EXERCISE AIM —
Every line in the data below has to be repeated exactly; no picture belongs in the result.

Data extracted from a collection —

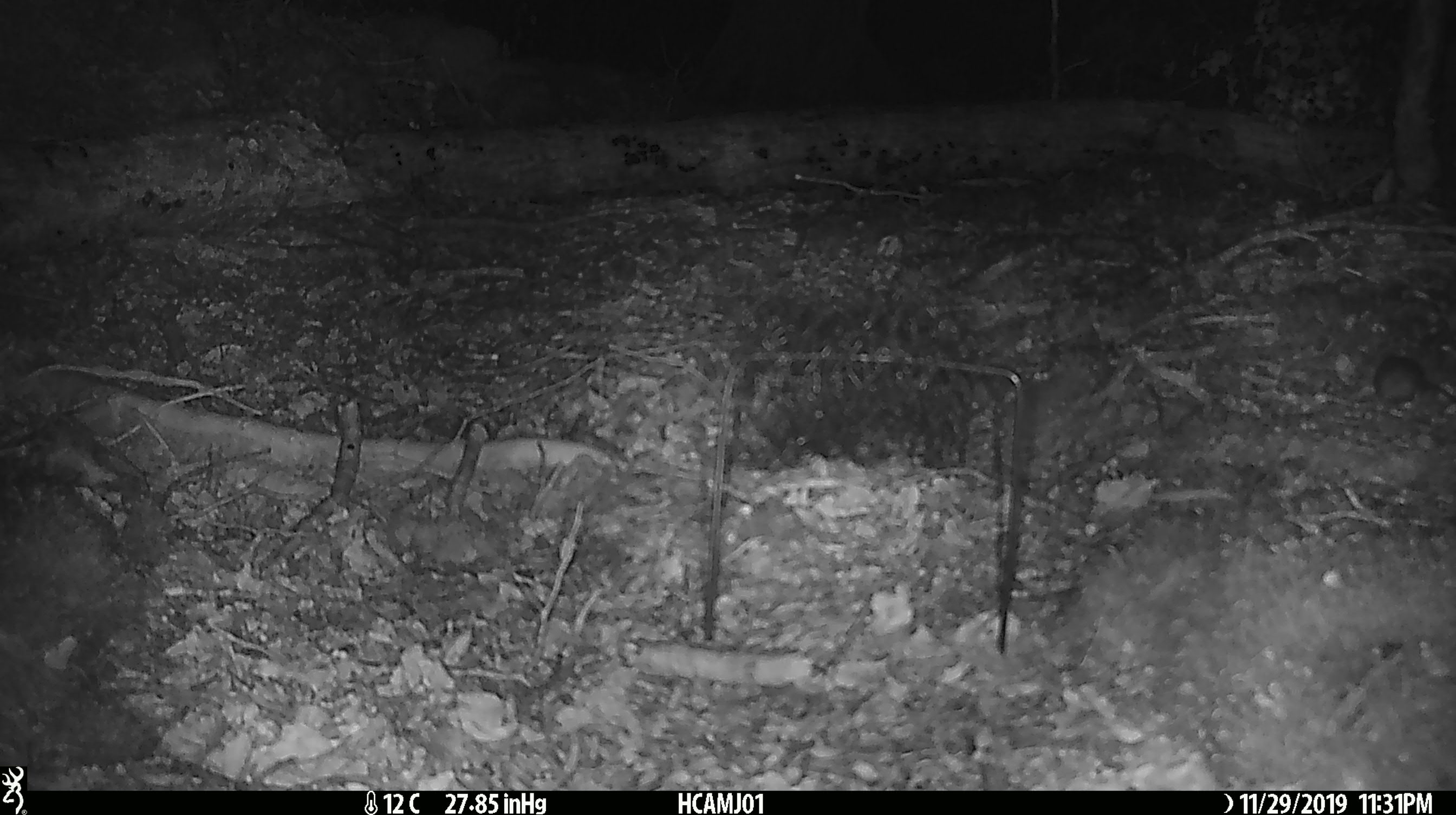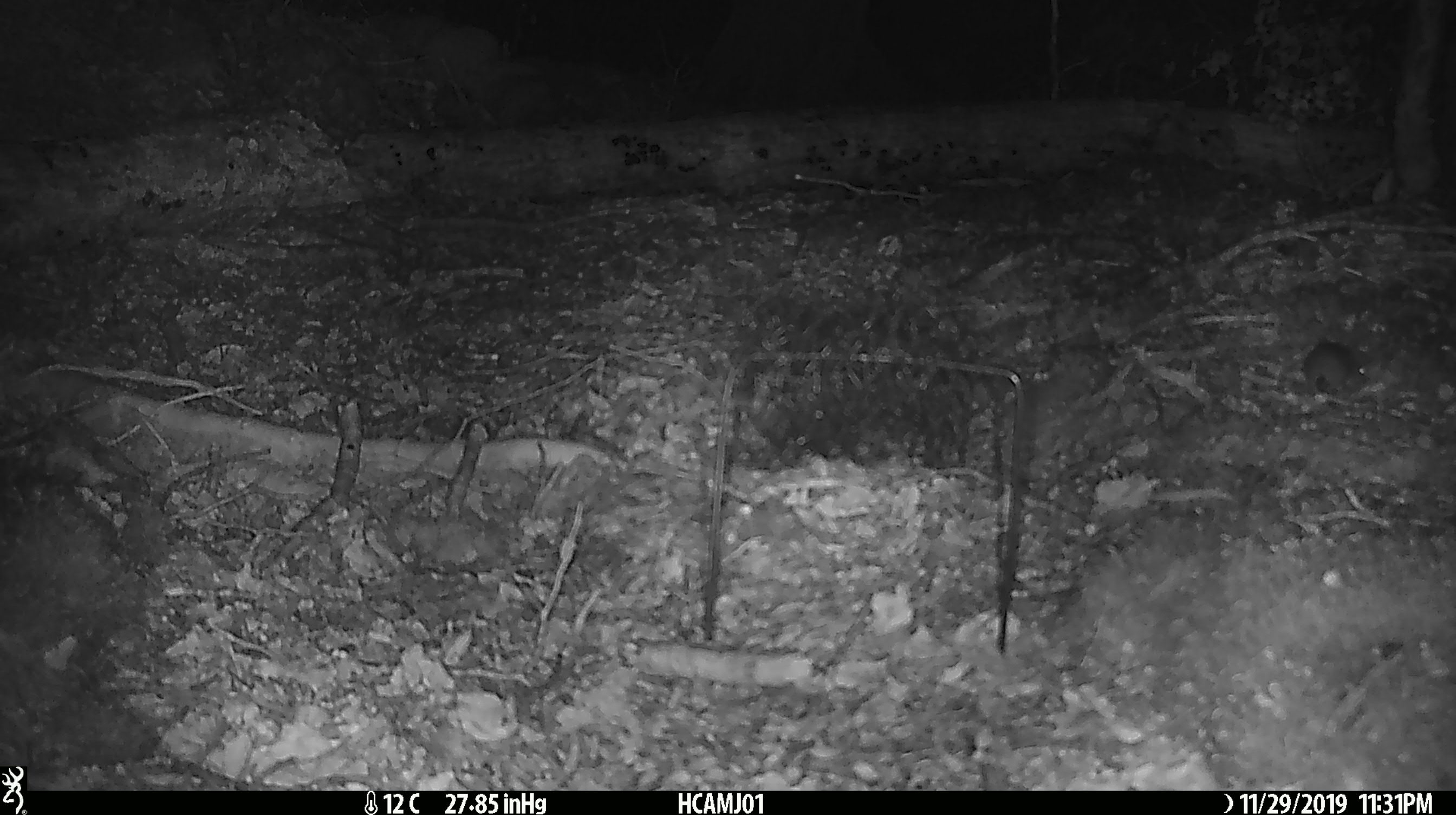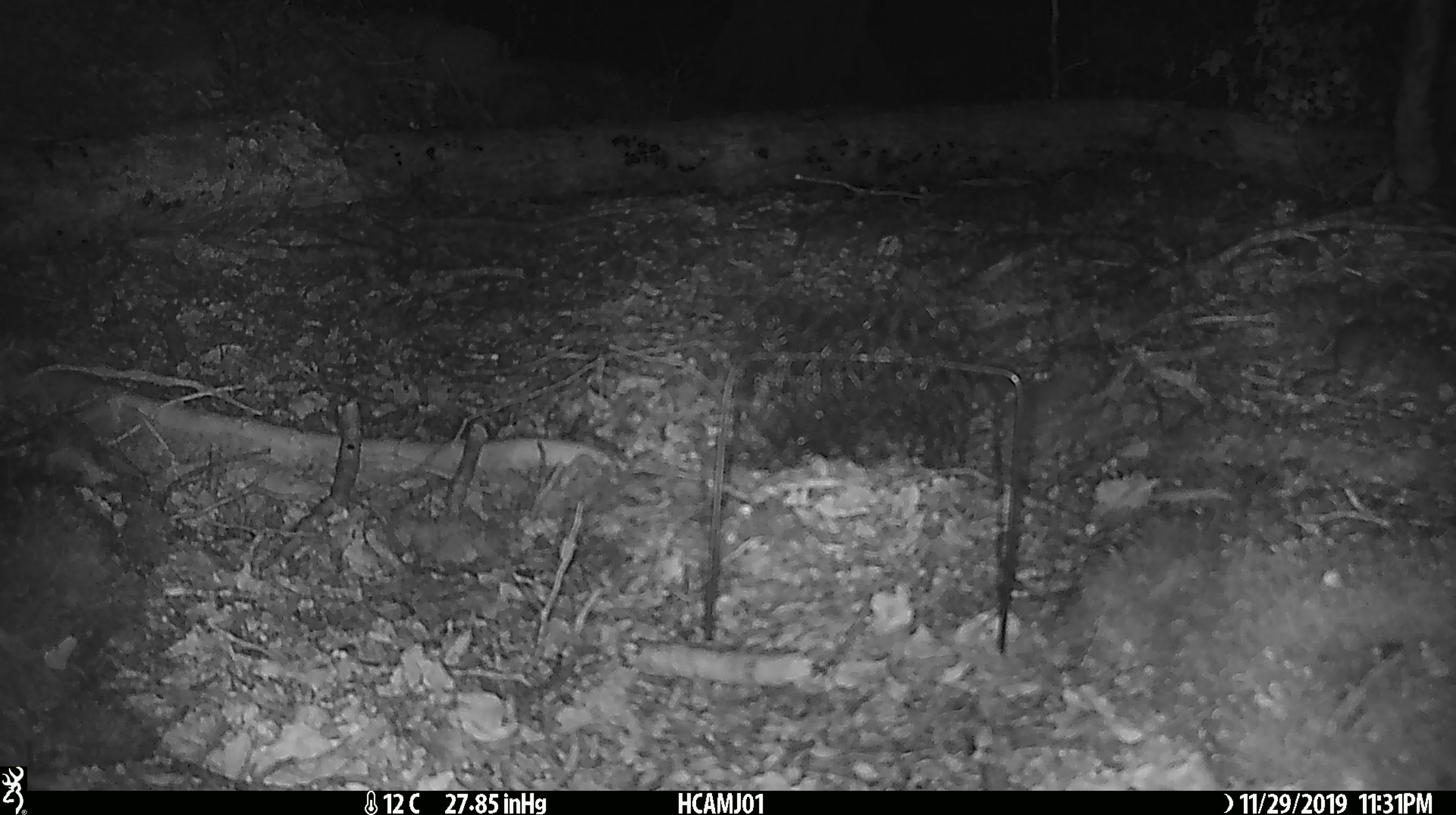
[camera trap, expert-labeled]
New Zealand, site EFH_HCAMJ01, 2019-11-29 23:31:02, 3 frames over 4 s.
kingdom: Animalia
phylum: Chordata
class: Mammalia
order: Rodentia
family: Muridae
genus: Mus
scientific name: Mus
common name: mouse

SOLUTION TO THE EXERCISE —
[camera trap, expert-labeled]
New Zealand, site EFH_HCAMJ01, 2019-11-29 23:31:02, 3 frames over 4 s.
kingdom: Animalia
phylum: Chordata
class: Mammalia
order: Rodentia
family: Muridae
genus: Mus
scientific name: Mus
common name: mouse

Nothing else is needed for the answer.